Arecibo-GBT Image of Venus
This is a radar image of the planet Venus made by transmitting a signal at 13 cm wavelength from Arecibo and using the GBT to detect the reflection off its surface. Brighter parts of the image indicate a rougher surface, while dark regions are smoother (on centimeter to meter scales). Many features, including mountain ranges, volcanic domes, and craters can be seen. The resolution of this image varies from 1 to 5 km. Investigator(s): Donald Campbell, Jean-Luc Margot, Lynn Carter, and Bruce Campbell
Stars Forming Together in Barnard 5
The B5 complex (red and green; radio images taken with the VLA and GBT) seen within its neighborhood, embedded in dust (blue) as seen with ESA’s Herschel Space Observatory, in infrared light.

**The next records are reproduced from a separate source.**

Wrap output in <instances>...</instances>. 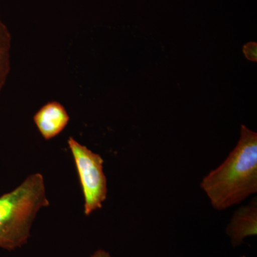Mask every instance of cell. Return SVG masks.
I'll use <instances>...</instances> for the list:
<instances>
[{
  "label": "cell",
  "instance_id": "cell-1",
  "mask_svg": "<svg viewBox=\"0 0 257 257\" xmlns=\"http://www.w3.org/2000/svg\"><path fill=\"white\" fill-rule=\"evenodd\" d=\"M214 209L221 211L257 192V134L241 125V136L229 156L201 183Z\"/></svg>",
  "mask_w": 257,
  "mask_h": 257
},
{
  "label": "cell",
  "instance_id": "cell-2",
  "mask_svg": "<svg viewBox=\"0 0 257 257\" xmlns=\"http://www.w3.org/2000/svg\"><path fill=\"white\" fill-rule=\"evenodd\" d=\"M50 205L45 179L28 176L18 187L0 197V248L16 249L28 242L39 211Z\"/></svg>",
  "mask_w": 257,
  "mask_h": 257
},
{
  "label": "cell",
  "instance_id": "cell-3",
  "mask_svg": "<svg viewBox=\"0 0 257 257\" xmlns=\"http://www.w3.org/2000/svg\"><path fill=\"white\" fill-rule=\"evenodd\" d=\"M67 144L82 187L84 214L89 216L102 207L107 197V182L103 168L104 160L72 137H69Z\"/></svg>",
  "mask_w": 257,
  "mask_h": 257
},
{
  "label": "cell",
  "instance_id": "cell-4",
  "mask_svg": "<svg viewBox=\"0 0 257 257\" xmlns=\"http://www.w3.org/2000/svg\"><path fill=\"white\" fill-rule=\"evenodd\" d=\"M33 120L42 138L50 140L63 132L70 117L61 103L52 101L42 106L34 115Z\"/></svg>",
  "mask_w": 257,
  "mask_h": 257
},
{
  "label": "cell",
  "instance_id": "cell-5",
  "mask_svg": "<svg viewBox=\"0 0 257 257\" xmlns=\"http://www.w3.org/2000/svg\"><path fill=\"white\" fill-rule=\"evenodd\" d=\"M226 234L229 235L233 246H239L248 236L257 234V202L253 199L249 204L240 207L235 211L227 228Z\"/></svg>",
  "mask_w": 257,
  "mask_h": 257
},
{
  "label": "cell",
  "instance_id": "cell-6",
  "mask_svg": "<svg viewBox=\"0 0 257 257\" xmlns=\"http://www.w3.org/2000/svg\"><path fill=\"white\" fill-rule=\"evenodd\" d=\"M11 47V34L0 19V93L10 73Z\"/></svg>",
  "mask_w": 257,
  "mask_h": 257
},
{
  "label": "cell",
  "instance_id": "cell-7",
  "mask_svg": "<svg viewBox=\"0 0 257 257\" xmlns=\"http://www.w3.org/2000/svg\"><path fill=\"white\" fill-rule=\"evenodd\" d=\"M256 42H249L243 46V54L248 60L256 62Z\"/></svg>",
  "mask_w": 257,
  "mask_h": 257
},
{
  "label": "cell",
  "instance_id": "cell-8",
  "mask_svg": "<svg viewBox=\"0 0 257 257\" xmlns=\"http://www.w3.org/2000/svg\"><path fill=\"white\" fill-rule=\"evenodd\" d=\"M91 257H111L110 253L107 252L105 250L99 249L93 253Z\"/></svg>",
  "mask_w": 257,
  "mask_h": 257
},
{
  "label": "cell",
  "instance_id": "cell-9",
  "mask_svg": "<svg viewBox=\"0 0 257 257\" xmlns=\"http://www.w3.org/2000/svg\"><path fill=\"white\" fill-rule=\"evenodd\" d=\"M241 257H246V256H241Z\"/></svg>",
  "mask_w": 257,
  "mask_h": 257
}]
</instances>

A Multiple-Star System Forms in Barnard 5
The Barnard 5 complex of gas is in the process of becoming a multiple-star system. B5 is a molecular cloud located in the constellation Perseus, approximately 800 light-years away. It contains one young protostar and three dense condensations that astronomers say will collapse into stars in the astronomically-short period of 40,000 years. Astronomers discovered that filaments of gas in the cloud are fragmenting, and the fragments are beginning to form into additional stars that will become a multiple-star system.
North Pole of the Moon
Radar maps can look like optical images, but they represent the amount of energy reflected back toward the transmitter by any given part of the Moon’s surface. The Arecibo Telescope’s radar wavelength of 70 cm penetrates 10 meters or more into the very dry lunar surface. When it bounced back to the Green Bank Telescope, (GBT), it reveals variations in the abundance of rocks larger than about 10 cm in diameter and differences in the chemistry of rocks that form the Moon’s crust.
Radar Image Collage of Asteroid 2004 BL86
Collage of radar images of asteroid 2004 BL86 made by the Green Bank Telescope from radar transmitted from NASA’s Goldstone Deep Space Network antenna.